Arranging powers

• When x is negative, $x^2>x>x^3$ . For example, take $x=-2$ Then, $4>-2>-8$

• When x is positive and greater than 1, $x^3>x^2>x$ . For example when $x=2$ ,then $8>4>2$ . We can see any positive number greater than one always increases with greater powers.

• But the case $x>x^3>x^2$ is impossible.

Hence, only the first and third cases are possible.

Since $x,x^2,x^3$ are distinct real numbers so let's consider some of the following cases

case1 : If $x> 1$ , then it's always true that ${\color{#3D99F6}x<x^2<x^3}$ such as $2<4<8$ also if $x\in\mathbb Q$ or rational number then always true that $x> x^2> x^3$ or ${\color{#D61F06}x^3< x^2 <x}$ such as $\frac{1}{8}<\frac{1}{4} < \frac{1}{2}$ . (inequality reverses)

case 2 : if $x<-1$ then it's always true that $x^2 > x> x^3$ such as $9 > -3 > -27$ and also for negative rational numbers it always true that $x^2 > x^3 > x$

case 3: If $x >1$ is an irrational number then it true that ${\color{#3D99F6}x< x^2 < x^3}$ such as $\sqrt 2 < 2 <(\sqrt{2})^3$ and its also true that ${\color{#D61F06}x^3 < x^2 < x}$ such as $\frac{1}{(\sqrt 2)^3} < \frac{1}{2} < \frac{1}{\sqrt{2}}$

case 4: if $x< 1$ is irrational number then it will be similar to case 2:

Hence for distinct real numbers inequalities ${\color{#3D99F6}x < x^2 < x^3 }$ and ${\color{#D61F06} x^3 <x < x^2 }$ are always true .

I tried to graph the functions: f(x)=x, g(x)= $x^2$ , h(x)= $x^3$ , and then tried to find x values which satisfy the above inequalities. The first one is true for x>1 and the third one is true for x<-1. So only the 1st and 3rd answers are correct. I also found the: x, $x^2$ , $x^3$ inequality for -1<x<0 and the $x^3$ , $x^2$ , x, inequality for 0<x<1

• The first possibility, $x < x^2 < x^3$ will be true for any $x > 1$ , as higher powers of $x$ will get more and more positive.
• The third possibility, $x^3 < x < x^2$ will be true for any $x < \text{-}1$ ; the first inequality because $x^3$ will be more negative than $x$ , the second because $x^2$ will be positive.
• The second possibility, $x^2 < x^3 < x$ , can never be true; if we divide it by $x^2$ (as $x$ is clearly not zero), we get $1 < x < \frac{1}{x}$ , but if the first inequality is true, the second will definitely be false.

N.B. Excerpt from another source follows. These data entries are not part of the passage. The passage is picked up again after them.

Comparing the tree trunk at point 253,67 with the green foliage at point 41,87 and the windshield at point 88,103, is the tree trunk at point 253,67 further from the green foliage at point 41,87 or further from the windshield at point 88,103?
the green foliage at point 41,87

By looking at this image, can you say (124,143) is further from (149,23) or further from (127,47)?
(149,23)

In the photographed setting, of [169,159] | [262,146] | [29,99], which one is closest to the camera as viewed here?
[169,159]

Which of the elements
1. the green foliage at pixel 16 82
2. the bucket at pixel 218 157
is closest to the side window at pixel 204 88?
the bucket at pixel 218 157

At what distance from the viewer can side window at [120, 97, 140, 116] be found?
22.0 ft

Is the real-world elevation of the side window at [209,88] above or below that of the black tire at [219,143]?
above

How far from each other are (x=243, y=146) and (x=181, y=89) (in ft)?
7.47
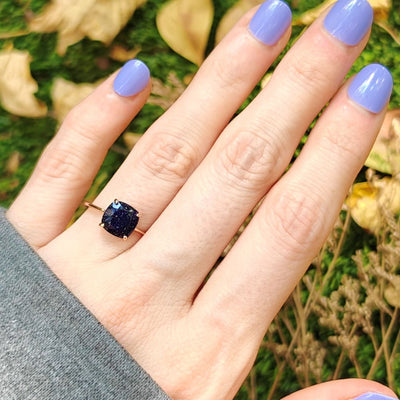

Firstly, $x = x^2 = x^3$ if $x = 0$ or $x = 1$ , so we must have $x \ne 0$ and $x \ne 1$ .

Inequality 1 $(x < x^2 < x^3)$ . Let $x = 2$ . Then $2 < 2^2 < 2^3$ and so the first inequality can be true.

Inequality 3 $(x^3 < x < x^2)$ . Let $x = -2$ . Then $(-2)^3 < -2 < (-2)^2$ and so the third inequality can be true.

Inequality 2 It remains to show whether or not $x^2 < x^3 < x$ for some $x \in \mathbb{R}$ .

Assume $a^2 < a^3 < a$ for some $a \in \mathbb{R}$ (and $a \ne 0$ , $a \ne 1$ ).

Since $a^2 < a^3 \Rightarrow a^2(a-1)>0$ , we have:

(1) $a^2 < 0$ and $a-1<0$

(2) $a^2>0$ and $a-1>0$ .

Because (1) is not possible, (2) implies $a \in (1, \infty)$ .

Since $a^3 < a \Rightarrow a(a^2-1)<0$ , we have:

(3) $a < 0 \cap a^2>1 \Rightarrow a \in (-\infty, -1)$ XOR

(4) $a > 0 \cap a^2<1 \Rightarrow a \in (0,1)$

Hence $a \in (-\infty, -1) \cup (0,1)$ . This is a contradiction, since $a^2 < a^3$ implied $a \in (1, \infty)$ ( $a$ cannot be a member of two disjoint sets).

There are great solutions already but I want to point out that you can divide through by x squared because it’s always positive so it won’t change the inequality but simplifies the problem. This simplifies all the inequalities and make them easier to examine.

You forgot the option $x^{3}$ < $x^{2}$ < x that can also be true (when x is a fraction between 0 and 1)

Idk if I did it right but I just broke it down to 4 ways x is positive and greater than 1 x^3>x^2>x x is positive and less than 1 x>x^2>x^3 x is negative and greater than -1 x^2>x^3>x^1 x is negative and less than -1 x^2>x>x^3 2 of these are there and the third one is not

x^3 < x^2 < x (If it's a fraction)